(Stored dataset items)
◆ ◆ ◆ ◆ ◆

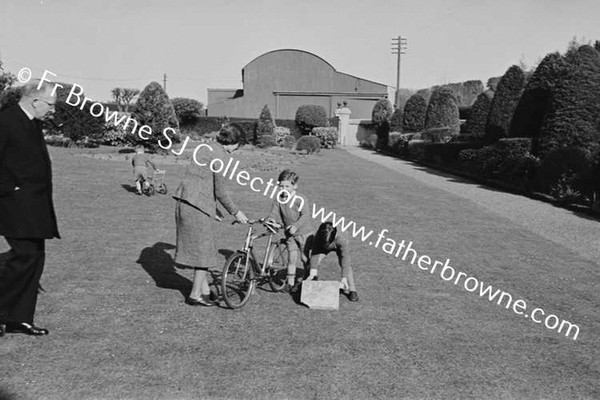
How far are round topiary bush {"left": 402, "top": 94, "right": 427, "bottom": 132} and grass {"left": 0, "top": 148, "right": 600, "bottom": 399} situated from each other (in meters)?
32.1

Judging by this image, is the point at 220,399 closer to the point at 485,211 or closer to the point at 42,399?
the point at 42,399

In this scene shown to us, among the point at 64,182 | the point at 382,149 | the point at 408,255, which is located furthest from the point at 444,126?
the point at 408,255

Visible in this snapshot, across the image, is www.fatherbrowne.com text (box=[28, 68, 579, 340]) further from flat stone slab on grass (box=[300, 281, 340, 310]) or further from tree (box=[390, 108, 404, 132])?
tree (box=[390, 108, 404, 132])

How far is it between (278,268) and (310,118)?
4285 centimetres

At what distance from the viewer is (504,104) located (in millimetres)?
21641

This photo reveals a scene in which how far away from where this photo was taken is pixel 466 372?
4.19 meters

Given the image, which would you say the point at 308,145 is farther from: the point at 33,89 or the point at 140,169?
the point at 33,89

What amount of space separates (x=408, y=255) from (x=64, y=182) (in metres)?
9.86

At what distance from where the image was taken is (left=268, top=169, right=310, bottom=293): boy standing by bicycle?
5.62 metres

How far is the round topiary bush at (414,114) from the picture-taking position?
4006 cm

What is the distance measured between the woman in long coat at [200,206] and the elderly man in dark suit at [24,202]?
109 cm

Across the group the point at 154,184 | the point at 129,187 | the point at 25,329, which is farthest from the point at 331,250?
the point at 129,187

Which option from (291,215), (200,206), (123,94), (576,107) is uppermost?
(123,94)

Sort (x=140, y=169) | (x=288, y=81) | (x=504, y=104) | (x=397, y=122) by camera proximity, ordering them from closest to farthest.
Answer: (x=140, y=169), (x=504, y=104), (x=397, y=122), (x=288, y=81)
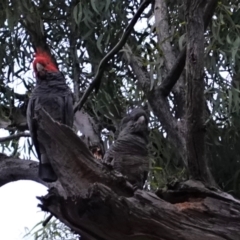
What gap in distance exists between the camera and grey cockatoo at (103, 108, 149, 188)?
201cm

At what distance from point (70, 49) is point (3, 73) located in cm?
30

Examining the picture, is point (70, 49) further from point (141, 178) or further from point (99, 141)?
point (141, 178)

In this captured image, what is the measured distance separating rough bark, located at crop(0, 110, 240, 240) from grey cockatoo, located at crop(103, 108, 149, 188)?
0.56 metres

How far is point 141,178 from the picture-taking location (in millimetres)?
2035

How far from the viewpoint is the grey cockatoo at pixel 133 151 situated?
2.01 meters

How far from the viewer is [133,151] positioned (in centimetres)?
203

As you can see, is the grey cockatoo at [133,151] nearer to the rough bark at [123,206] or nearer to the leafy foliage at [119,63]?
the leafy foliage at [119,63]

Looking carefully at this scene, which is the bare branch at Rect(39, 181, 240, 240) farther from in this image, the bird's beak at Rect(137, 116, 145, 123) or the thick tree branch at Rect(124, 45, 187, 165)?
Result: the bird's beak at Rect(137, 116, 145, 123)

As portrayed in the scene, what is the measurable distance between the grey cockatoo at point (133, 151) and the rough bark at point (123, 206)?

◆ ◆ ◆ ◆ ◆

— What is asked —
Pictures are to be left out; the records above must be repeated word for word.

— Answer to this problem —
How far are round topiary bush {"left": 402, "top": 94, "right": 427, "bottom": 132} and grass {"left": 0, "top": 148, "right": 600, "bottom": 399} situated from each other (in meters)?
32.1

Judging by this image, is the point at 220,399 closer to the point at 485,211 or closer to the point at 42,399?
the point at 42,399

In this scene shown to us, among the point at 64,182 | the point at 382,149 | the point at 408,255, which is located furthest from the point at 444,126?
the point at 408,255

Visible in this snapshot, across the image, is www.fatherbrowne.com text (box=[28, 68, 579, 340]) further from flat stone slab on grass (box=[300, 281, 340, 310]) or further from tree (box=[390, 108, 404, 132])?
tree (box=[390, 108, 404, 132])

How far is it between (278,268) and (310,118)?
4285 centimetres

At what distance from the viewer is (504,104) located (in millimetres)?
21641

This photo reveals a scene in which how far away from where this photo was taken is pixel 466 372?
4.19 meters

Given the image, which would you say the point at 308,145 is farther from: the point at 33,89 or the point at 140,169?
the point at 33,89

What amount of space separates (x=408, y=255) from (x=64, y=182) (in metres)?
9.86

At what distance from where the image was taken is (left=268, top=169, right=310, bottom=293): boy standing by bicycle?
5.62 metres

How far is the round topiary bush at (414,114) from the picture-taking position?
4006 cm

What is the distance measured between the woman in long coat at [200,206] and the elderly man in dark suit at [24,202]?
109 cm

Across the group the point at 154,184 | the point at 129,187 | the point at 25,329, which is farthest from the point at 331,250?
the point at 129,187

Which option from (291,215), (200,206), (123,94), (576,107) is uppermost?
(123,94)

Sort (x=140, y=169) | (x=288, y=81) | (x=504, y=104) | (x=397, y=122) by camera proximity, ordering them from closest to farthest.
Answer: (x=140, y=169), (x=504, y=104), (x=397, y=122), (x=288, y=81)
What gap in distance exists between the camera and grey cockatoo at (103, 108, 149, 188)?
201cm

At what distance from point (70, 49) is point (3, 73) located in cm?
30

Examining the picture, is point (70, 49) further from point (141, 178) or further from point (99, 141)?
point (141, 178)

In this captured image, what is the measured distance separating rough bark, located at crop(0, 110, 240, 240) from grey cockatoo, located at crop(103, 108, 149, 188)?
0.56 metres

How far is point 141,178 from the picture-taking location (in millimetres)?
2035

How far from the viewpoint is the grey cockatoo at pixel 133 151 situated?
2.01 meters

How far from the viewer is [133,151] positioned (in centimetres)?
203

As you can see, is the grey cockatoo at [133,151] nearer to the rough bark at [123,206] or nearer to the leafy foliage at [119,63]?
the leafy foliage at [119,63]

Looking carefully at this scene, which is the bare branch at Rect(39, 181, 240, 240) farther from in this image, the bird's beak at Rect(137, 116, 145, 123) or the thick tree branch at Rect(124, 45, 187, 165)?
Result: the bird's beak at Rect(137, 116, 145, 123)

As portrayed in the scene, what is the measurable distance between the grey cockatoo at point (133, 151) and the rough bark at point (123, 206)?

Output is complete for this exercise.